Not much about “iPads” or “Learning” at yesterday’s “Workshop”

Yesterday afternoon, I went to an event sponsored by Apple Education Seminar thing featuring Apple-sponsored speakers and employees that was called an “iPad Learning Workshop.” I’m going to emphasize the positive aspects of it over on my slowly growing academiciPad site, but frankly, I thought it was pretty awful.
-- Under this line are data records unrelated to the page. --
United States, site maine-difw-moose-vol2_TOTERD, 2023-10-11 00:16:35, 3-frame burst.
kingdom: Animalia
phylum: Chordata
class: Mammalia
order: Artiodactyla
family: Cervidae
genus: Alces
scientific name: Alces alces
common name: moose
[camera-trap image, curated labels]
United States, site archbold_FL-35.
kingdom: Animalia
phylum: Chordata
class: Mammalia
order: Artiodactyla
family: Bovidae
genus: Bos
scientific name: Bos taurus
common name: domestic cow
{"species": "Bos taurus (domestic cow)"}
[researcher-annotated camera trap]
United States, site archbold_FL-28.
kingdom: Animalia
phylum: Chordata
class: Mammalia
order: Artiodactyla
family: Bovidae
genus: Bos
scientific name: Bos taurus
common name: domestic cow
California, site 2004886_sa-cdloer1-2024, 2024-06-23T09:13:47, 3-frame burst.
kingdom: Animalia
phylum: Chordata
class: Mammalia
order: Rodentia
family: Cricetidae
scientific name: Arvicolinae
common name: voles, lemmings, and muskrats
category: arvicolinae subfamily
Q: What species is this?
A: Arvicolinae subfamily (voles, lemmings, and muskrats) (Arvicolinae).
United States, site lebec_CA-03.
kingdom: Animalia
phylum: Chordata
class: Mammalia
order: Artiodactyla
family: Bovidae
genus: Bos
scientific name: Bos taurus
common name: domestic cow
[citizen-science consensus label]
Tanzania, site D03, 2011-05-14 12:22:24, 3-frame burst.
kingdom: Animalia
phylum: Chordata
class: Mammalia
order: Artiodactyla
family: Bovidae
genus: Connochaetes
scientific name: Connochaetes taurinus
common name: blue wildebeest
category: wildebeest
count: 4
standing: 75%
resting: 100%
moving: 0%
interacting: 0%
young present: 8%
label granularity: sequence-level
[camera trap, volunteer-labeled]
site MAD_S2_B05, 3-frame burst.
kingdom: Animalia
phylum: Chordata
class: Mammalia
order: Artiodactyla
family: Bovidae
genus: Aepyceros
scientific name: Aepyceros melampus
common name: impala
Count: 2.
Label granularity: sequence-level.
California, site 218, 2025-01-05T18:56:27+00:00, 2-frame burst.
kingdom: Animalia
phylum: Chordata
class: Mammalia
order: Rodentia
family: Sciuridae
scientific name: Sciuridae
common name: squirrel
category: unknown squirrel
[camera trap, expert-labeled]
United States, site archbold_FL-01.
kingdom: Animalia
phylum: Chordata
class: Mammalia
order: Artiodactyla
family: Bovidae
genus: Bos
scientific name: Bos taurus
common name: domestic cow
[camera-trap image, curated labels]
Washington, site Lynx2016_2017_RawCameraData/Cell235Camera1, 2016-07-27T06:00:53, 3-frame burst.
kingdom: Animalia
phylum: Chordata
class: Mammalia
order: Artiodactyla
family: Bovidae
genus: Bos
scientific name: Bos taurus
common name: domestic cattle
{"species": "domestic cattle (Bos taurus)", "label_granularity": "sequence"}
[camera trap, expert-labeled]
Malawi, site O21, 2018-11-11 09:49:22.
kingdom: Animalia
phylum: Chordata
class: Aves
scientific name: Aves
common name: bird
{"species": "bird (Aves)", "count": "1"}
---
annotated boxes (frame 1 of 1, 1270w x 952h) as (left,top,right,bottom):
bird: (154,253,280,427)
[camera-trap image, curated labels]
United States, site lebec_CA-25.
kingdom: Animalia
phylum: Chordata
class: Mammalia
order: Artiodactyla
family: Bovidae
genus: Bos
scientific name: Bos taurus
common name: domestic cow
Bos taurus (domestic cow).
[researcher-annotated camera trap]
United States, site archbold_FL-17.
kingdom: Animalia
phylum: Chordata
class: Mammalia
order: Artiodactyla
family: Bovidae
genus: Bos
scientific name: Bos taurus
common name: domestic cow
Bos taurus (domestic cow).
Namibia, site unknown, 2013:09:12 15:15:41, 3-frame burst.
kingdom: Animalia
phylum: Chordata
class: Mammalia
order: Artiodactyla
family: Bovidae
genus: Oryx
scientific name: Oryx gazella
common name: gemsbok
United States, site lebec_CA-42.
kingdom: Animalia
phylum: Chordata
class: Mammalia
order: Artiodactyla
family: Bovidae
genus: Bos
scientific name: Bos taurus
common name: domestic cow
It began with an Apple-employed speaker/PR/marketing wonk whose talk was stuff anyone who had heard of the iPad would have been able to figure out and that was about it.  “You can install apps!  You can check your email!  You can watch movies!”  This and she showed not one but two short videos/commercials that were essentially animated text with Apple-like piano music and a few pictures of iPads.  At some point, someone interrupted and asked what I think is a completely reasonable question: given that our students are coming to classes with laptops, what’s the point of an iPad? What is unique about the iPad? And you know what? She didn’t really have an answer to this question.

Really. Really?

This was followed by one of Apple’s teaching experts.  He had some interesting things to say, but it was all about secondary school, not the target audience for this group even if most of the people there were in the College of Education.  Most of what he had to talk about had nothing to do with iPads in particular but more about technology in secondary schools– and specifically, this guy talked about private and religious secondary school he works at in Holland, Michigan, a school which, judging from the pictures, is a completely different world from any public school in the area, not to mention EMU.

It was really striking.  I left that thing thinking a) maybe there is an audience for my month (maybe longer) web site experiment about iPads, and b) I ought to try to go into the educational technology consulting business.

But the other take-away was about universal access.  To the extent that the Apple marketer had anything interesting to say about iPads in teaching, it all assumed that students had these devices in their hands.  The guy from the private school in Holland talked about the enormous initiative at his school to get laptops into the hands of all students and staff and to even remodel/rebuild the school building to provide spaces for folks to collaborate together with those laptops.

So it seems to me that the iPad initiative that I’m a part of this year is completely backwards in that we shouldn’t be giving these things to a few select faculty, but rather, we should be finding a way to get these things into the hands of as many students as possible.  And I am reminded once again that the smartest thing that EMU could do is to push into the late 20th century and require all students to have a laptop computer that meets certain basic benchmarks in terms of processing, software, etc.